[AIM] Extract every line in the entries below that contains the string "wooden".

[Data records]
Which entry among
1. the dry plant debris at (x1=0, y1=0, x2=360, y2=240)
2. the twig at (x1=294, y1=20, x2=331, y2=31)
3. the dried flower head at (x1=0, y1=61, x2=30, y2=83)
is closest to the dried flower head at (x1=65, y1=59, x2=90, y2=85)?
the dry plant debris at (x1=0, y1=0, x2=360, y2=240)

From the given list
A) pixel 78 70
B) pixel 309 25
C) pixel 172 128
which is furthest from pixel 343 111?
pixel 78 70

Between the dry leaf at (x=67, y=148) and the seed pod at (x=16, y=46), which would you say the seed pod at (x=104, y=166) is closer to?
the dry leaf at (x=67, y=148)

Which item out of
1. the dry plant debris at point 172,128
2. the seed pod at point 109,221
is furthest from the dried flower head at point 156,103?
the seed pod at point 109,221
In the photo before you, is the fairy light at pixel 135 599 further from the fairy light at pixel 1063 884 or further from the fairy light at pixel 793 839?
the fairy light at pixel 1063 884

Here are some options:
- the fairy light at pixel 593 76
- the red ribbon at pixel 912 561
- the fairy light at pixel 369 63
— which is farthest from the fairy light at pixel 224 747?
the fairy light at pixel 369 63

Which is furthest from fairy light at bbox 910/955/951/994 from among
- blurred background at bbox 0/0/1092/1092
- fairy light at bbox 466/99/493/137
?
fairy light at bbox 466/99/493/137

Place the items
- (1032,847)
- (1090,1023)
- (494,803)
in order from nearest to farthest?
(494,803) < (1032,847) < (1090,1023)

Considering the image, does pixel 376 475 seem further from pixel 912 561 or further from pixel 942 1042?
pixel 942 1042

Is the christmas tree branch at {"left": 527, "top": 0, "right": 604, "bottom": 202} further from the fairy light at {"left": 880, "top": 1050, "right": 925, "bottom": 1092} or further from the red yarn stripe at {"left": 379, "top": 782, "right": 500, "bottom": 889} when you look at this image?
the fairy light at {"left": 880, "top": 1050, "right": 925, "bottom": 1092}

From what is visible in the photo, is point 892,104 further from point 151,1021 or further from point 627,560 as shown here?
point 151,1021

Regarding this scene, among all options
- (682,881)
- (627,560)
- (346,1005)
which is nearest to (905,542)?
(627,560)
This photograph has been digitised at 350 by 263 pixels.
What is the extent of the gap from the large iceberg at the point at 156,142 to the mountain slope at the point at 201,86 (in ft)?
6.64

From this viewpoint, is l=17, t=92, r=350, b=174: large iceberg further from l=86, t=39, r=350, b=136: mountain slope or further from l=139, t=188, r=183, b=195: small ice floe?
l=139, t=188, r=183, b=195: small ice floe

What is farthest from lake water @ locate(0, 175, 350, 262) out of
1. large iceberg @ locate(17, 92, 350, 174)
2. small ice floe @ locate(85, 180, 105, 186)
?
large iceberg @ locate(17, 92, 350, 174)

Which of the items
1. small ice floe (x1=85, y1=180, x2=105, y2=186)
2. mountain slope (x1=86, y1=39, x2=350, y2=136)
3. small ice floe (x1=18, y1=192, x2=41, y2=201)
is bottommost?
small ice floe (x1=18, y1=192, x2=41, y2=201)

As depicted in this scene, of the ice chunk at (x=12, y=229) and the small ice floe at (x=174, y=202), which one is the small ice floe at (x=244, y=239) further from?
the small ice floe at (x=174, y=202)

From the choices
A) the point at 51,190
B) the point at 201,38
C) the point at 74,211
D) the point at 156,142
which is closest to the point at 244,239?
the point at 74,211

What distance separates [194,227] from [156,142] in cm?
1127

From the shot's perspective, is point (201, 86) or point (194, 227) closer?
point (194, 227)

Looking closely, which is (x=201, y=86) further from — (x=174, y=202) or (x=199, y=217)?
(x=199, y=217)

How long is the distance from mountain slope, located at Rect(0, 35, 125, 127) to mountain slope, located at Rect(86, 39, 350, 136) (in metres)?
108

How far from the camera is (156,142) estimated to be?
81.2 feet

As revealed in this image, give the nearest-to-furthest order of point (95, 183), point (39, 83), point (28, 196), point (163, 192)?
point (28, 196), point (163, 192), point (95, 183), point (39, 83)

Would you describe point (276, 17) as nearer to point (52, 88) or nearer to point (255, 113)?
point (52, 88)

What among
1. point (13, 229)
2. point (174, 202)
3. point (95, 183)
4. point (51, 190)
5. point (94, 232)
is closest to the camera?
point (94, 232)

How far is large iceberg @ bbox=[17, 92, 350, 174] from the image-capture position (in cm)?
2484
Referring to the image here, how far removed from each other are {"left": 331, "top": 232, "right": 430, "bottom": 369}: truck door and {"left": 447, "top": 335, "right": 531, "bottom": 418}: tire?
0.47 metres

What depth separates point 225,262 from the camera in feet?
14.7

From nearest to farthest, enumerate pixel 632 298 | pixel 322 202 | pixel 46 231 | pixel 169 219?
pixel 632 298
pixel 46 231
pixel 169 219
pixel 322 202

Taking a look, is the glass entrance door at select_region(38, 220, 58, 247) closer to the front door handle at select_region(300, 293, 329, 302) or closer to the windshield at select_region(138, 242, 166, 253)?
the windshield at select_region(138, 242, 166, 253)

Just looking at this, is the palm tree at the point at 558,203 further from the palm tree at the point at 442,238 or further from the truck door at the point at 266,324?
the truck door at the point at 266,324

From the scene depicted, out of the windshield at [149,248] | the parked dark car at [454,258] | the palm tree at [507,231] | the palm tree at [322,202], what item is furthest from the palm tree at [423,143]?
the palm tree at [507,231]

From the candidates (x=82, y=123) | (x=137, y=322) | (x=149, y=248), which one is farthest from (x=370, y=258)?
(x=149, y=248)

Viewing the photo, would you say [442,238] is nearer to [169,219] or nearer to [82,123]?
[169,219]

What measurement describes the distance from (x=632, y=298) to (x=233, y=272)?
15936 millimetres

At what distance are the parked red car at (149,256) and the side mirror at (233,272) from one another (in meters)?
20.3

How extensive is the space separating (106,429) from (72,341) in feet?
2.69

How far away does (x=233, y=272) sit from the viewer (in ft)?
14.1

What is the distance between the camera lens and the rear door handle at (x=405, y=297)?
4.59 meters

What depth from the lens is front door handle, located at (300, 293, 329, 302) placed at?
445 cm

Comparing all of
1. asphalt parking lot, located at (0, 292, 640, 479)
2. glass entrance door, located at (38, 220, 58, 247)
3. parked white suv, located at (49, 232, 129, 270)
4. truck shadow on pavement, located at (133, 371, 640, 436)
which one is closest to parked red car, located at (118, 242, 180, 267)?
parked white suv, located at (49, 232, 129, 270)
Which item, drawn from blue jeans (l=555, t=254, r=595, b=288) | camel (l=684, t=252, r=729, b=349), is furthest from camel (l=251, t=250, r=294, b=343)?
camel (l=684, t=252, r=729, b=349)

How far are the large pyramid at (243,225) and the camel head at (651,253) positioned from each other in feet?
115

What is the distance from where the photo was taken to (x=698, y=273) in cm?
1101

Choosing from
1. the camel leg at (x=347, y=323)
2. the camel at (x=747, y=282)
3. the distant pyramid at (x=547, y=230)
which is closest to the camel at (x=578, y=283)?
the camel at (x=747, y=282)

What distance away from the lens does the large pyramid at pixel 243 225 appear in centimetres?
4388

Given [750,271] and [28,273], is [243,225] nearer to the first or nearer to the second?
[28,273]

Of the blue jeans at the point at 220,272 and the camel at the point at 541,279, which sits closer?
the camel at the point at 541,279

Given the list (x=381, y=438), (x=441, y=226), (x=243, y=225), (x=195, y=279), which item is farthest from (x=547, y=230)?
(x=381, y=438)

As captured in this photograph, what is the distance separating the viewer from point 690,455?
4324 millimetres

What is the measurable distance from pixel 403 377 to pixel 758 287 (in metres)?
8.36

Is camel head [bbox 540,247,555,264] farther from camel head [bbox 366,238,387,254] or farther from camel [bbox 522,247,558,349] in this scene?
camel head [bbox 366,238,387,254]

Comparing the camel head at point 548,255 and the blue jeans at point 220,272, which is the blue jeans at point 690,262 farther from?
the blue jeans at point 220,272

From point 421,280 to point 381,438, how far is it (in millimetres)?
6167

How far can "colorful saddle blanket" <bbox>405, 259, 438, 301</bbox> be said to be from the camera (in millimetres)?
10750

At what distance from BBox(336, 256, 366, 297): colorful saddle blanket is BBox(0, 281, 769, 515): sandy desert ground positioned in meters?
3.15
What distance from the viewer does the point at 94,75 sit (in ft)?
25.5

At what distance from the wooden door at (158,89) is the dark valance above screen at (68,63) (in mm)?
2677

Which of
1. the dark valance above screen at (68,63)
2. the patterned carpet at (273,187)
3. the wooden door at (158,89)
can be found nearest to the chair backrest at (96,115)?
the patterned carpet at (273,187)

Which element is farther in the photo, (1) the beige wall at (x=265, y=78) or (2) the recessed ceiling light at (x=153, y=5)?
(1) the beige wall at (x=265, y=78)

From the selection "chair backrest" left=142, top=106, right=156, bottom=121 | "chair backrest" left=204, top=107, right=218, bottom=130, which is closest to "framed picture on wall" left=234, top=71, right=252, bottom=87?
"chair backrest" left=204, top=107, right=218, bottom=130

[EXERCISE RESULT]
At what distance from the wooden door at (158,89) is the dark valance above screen at (68,63) (in mm)?
3. the wooden door at (158,89)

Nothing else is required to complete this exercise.